§ **QUOTED PASSAGE**
■ ■ ■ ■ ■
Jonathan Fields: [00:23:45] Offer to go to this new place, everything will be better.
Shigehiro Oishi: [00:23:48] Yeah, exactly.
Jonathan Fields: [00:23:48] More exciting, more friends. New? Yeah
Shigehiro Oishi: [00:23:51] Exactly. You know. Oh, I’m going to make, you know, I’m going to make a lot more money and then it’s going to be great. And it’s like, okay, you have a new job. Yeah. You know, your pay might have increased, but well, you have to get to know all the new people. You don’t know how things work and it’s really frustrating and so forth. So if you look at the happiness, I mean, some move obviously is happiness producing but, but some moves and many of them are not very much happiness enhancing at all. These kinds of decisions people make like should I go, should I stay? And then when they go, if you just look at this as a, you know, happiness as an ultimate outcome, then it’s not a good decision. But at the same time, if you use this third dimension of psychological richness, do you have more interesting stories to tell? Probably, yes. Was it hard? Yes, very, very hard. Would I do it again? Maybe. Psychological richness to me is just trying to capture the aspects of life that people admire, but not really well captured by the existing concepts like happiness and meaning and particularly experience, like a study abroad or taking a job abroad. Moving to a new city, putting yourself in a new, new environment. Those are the things that I think people admire. Objectively speaking, there is something admirable about those kinds of. You know, life if you just measure happiness or meaning. You’re not capturing those. So my hope is to capture these kinds of adventurous life as a third way. And third path to a good life.
Jonathan Fields: [00:25:35] It is so interesting, right? Because so often we judge what we’ve done by did it make me happy or was it meaningful? Or when we’re looking at something to potentially and asking ourselves, should should I do this or should I not do it? We’re like, well, do I think it will make me happier? Do I think it’ll have meaning in it? And you’re offering like a third metric here. You’re saying, well, it actually might not have either, at least in the moment. But if it adds adventure exploration stories like to your life, there’s this it adds to this experience of psychological richness and that that is on par with, like these other elements of happiness and meaning in what actually makes for a life well lived. So this is something to consider in your decision making process as well.
Shigehiro Oishi: [00:26:20] Yeah, that’s what I’m trying to say, sort of in the long run. Um, if you lived a very comfortable life and you know, you’re already happy, happy with what you have, and at the end of life, you know, deathbed, you might say, yeah, I had a good life. I was happy. On the other hand, if you let that life and never challenge yourself when beyond the comfort zone, then would you would you become a wise person, wiser than you know you could have been? Probably not. So I feel like somebody who led the psychologically rich life, they might not necessarily say, it was fun. I led a happy life. But at the same time, I think they can say that, oh, I learned a lot. I feel like I’m much wiser. So the wisdom to me is the the big sort of the reward for leading the psychological rich life. But at the same time, some people are so stressed out and they want to be, you know, happy. So then there’s a good strategy already, right? Just have coffee with your friends, enjoy your dinner with your wife or, you know, siblings. That’s great. That’s great. You should do it. But if that’s not for you, then maybe there is another way as well.
■ ■ ■ ■ ■
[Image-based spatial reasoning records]

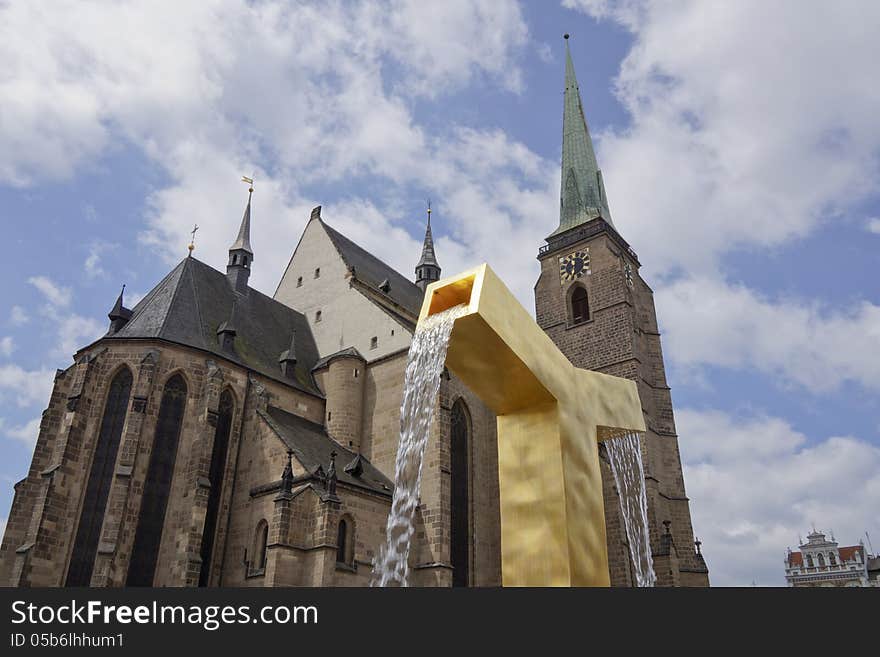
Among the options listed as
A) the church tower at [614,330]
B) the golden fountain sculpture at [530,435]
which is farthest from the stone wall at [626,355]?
the golden fountain sculpture at [530,435]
■ ■ ■ ■ ■
§ **TASK INSTRUCTIONS**
1/ Copy out the image-based spatial reasoning records word for word, covering all of them and omitting the pictures.
2/ Continue the conversation about psychological richness from its last line.
The records have no connection to the text.

§ **TASK-BY-TASK ANSWERS**
1/
Among the options listed as
A) the church tower at [614,330]
B) the golden fountain sculpture at [530,435]
which is farthest from the stone wall at [626,355]?
the golden fountain sculpture at [530,435]

2/
Jonathan Fields: [00:27:38] And I’m glad you actually shared that, because there will be some people who are listening to this saying, like, I’m feeling like life isn’t quite what I want it to be, and I’m wondering what else could be, you know, a part of it. And so you offer this notion of psychological richness and exploration, and at the same time, you’re it’s almost like in Buddhism, like you have a monastic path and a householder path. And in either way, it’s sort of saying like, you’re still doing the thing, but everyone comes to this moment, to this season of life with with a different history, with a different set of expectations and with different set points for what will make them feel nourished, make them feel like they’re flourishing. So maybe there are folks who are actually just having a very quiet, deeply connected life with people around them and with a place where they are that actually is enough. Like, that’s really good.
Shigehiro Oishi: [00:28:24] Yeah. That’s great. So I think that, I mean, those people who are completely content, satisfied with what they have and they know exactly what they want. So like oftentimes right, like international survey of Happiest country, those are like Finland, Norway and so forth. But then you read about them like what’s the secret to happiness? And they all say, oh, we don’t expect too much. We know what’s enough. So I think if that’s what you want and then that’s, that’s exactly like what you should be pursuing. That’s that’s great. And you know exactly what you like. And you can get it because we know how to get there.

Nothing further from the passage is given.